Go through the entries and tally the lines containing the word "width". Only the total is wanted.

------ Extracted records ------

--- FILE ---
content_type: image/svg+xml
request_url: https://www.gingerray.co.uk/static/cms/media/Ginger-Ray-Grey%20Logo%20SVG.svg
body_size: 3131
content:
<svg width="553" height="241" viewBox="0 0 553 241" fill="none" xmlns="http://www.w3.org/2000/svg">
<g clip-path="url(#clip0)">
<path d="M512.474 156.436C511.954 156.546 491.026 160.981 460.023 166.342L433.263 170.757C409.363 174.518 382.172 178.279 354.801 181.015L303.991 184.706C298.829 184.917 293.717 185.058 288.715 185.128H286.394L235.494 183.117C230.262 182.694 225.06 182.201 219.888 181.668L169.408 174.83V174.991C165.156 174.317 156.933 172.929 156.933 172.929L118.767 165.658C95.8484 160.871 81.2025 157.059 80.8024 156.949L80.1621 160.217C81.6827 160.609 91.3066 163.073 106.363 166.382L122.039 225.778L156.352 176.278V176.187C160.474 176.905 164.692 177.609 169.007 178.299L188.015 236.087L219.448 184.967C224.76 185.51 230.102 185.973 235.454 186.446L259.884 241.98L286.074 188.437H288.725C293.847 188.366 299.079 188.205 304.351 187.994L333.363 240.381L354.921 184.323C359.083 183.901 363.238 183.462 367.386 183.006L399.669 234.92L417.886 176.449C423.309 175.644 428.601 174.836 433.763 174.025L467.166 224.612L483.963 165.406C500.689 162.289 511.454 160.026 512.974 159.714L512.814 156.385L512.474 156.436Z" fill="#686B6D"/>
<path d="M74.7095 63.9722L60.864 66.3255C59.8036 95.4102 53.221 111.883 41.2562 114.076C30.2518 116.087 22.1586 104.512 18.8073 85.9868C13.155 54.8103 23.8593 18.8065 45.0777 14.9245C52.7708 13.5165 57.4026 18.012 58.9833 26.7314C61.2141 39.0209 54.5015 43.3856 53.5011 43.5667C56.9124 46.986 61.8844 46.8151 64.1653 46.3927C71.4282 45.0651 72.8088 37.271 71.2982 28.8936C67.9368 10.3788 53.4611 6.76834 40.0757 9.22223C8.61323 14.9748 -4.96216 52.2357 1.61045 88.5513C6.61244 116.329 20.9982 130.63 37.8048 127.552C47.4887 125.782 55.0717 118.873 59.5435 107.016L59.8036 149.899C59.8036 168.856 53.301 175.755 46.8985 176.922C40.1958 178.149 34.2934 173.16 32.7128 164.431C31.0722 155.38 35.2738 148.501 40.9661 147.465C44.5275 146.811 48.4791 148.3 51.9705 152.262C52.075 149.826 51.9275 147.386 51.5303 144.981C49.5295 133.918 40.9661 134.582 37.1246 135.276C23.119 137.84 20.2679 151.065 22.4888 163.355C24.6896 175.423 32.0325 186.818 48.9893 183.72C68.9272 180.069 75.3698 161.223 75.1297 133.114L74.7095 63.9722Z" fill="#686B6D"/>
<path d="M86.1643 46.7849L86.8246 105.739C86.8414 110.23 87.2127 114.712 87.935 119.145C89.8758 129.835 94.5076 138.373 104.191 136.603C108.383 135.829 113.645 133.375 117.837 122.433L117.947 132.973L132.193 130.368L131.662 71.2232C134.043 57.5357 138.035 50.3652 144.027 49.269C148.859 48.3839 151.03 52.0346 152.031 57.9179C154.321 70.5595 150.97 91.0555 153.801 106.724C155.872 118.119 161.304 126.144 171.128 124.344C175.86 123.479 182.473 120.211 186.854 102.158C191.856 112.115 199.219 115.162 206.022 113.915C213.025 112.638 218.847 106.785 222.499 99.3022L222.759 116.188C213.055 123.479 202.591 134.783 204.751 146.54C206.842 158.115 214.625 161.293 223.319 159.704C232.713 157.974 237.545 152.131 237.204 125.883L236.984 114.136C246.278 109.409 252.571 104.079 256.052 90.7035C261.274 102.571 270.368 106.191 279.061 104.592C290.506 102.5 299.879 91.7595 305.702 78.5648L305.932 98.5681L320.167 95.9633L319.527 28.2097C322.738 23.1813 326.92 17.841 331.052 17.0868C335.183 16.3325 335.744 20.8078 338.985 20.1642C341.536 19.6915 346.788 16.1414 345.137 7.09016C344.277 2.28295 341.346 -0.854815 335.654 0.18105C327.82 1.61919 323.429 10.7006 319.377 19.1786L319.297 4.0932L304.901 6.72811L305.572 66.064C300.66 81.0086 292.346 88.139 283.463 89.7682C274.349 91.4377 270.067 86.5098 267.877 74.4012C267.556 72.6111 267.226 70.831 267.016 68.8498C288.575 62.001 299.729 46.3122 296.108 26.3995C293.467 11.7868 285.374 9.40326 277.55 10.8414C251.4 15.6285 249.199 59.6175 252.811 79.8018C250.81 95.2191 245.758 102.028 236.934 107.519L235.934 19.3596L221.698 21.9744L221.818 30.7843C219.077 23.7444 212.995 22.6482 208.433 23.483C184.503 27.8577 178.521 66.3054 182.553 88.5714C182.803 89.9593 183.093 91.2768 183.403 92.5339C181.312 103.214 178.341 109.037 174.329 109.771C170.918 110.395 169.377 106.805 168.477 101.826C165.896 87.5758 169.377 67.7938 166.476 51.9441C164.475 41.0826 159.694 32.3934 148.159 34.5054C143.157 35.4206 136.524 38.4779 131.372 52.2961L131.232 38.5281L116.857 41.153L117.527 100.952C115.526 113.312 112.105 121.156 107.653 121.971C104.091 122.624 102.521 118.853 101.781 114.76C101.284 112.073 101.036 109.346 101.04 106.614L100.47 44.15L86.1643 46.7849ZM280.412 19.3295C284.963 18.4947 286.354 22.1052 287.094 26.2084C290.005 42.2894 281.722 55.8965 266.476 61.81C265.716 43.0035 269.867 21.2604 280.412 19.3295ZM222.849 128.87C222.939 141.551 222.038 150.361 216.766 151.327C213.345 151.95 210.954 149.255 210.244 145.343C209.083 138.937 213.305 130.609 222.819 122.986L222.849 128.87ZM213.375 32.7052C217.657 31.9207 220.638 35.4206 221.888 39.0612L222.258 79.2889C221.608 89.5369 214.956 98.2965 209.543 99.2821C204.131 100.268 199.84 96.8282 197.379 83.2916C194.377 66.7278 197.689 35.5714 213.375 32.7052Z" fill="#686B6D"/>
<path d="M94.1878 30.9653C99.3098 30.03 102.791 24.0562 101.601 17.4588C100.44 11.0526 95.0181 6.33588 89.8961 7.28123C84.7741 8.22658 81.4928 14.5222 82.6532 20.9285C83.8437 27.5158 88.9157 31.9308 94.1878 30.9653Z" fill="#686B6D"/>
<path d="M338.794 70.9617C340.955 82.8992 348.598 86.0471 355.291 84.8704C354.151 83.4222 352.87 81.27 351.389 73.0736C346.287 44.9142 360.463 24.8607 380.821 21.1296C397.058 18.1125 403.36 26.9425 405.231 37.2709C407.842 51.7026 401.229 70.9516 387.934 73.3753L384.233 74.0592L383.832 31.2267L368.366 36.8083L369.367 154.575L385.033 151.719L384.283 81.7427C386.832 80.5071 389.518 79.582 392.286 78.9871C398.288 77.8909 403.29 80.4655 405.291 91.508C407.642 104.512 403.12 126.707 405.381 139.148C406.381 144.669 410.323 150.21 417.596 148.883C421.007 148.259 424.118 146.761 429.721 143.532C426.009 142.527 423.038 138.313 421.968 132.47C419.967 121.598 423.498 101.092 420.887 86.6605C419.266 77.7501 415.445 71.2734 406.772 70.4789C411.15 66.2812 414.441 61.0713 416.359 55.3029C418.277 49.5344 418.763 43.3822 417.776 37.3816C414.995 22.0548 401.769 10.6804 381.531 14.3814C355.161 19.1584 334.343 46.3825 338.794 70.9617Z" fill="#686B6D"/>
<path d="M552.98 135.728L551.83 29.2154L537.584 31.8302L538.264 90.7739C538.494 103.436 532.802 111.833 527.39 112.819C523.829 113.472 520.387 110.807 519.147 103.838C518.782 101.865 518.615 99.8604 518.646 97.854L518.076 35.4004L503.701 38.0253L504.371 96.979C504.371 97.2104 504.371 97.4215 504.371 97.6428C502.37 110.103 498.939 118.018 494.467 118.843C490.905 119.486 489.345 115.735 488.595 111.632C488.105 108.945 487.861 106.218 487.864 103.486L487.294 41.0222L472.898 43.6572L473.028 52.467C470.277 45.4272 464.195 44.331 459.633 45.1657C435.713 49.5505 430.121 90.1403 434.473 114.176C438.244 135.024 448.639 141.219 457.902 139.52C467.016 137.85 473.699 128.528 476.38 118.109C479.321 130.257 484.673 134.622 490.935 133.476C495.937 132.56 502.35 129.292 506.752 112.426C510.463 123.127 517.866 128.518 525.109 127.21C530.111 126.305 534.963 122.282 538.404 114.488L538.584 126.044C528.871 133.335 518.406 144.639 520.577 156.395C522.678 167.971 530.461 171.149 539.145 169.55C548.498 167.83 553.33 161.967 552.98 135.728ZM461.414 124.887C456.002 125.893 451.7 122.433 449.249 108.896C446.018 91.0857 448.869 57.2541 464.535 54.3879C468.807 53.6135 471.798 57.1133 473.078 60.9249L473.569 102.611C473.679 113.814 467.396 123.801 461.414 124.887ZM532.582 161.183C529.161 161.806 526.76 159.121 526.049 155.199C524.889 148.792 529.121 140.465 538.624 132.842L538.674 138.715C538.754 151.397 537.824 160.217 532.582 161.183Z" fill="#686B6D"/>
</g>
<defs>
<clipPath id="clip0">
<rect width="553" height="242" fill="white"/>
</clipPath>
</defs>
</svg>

------

Result below ->
2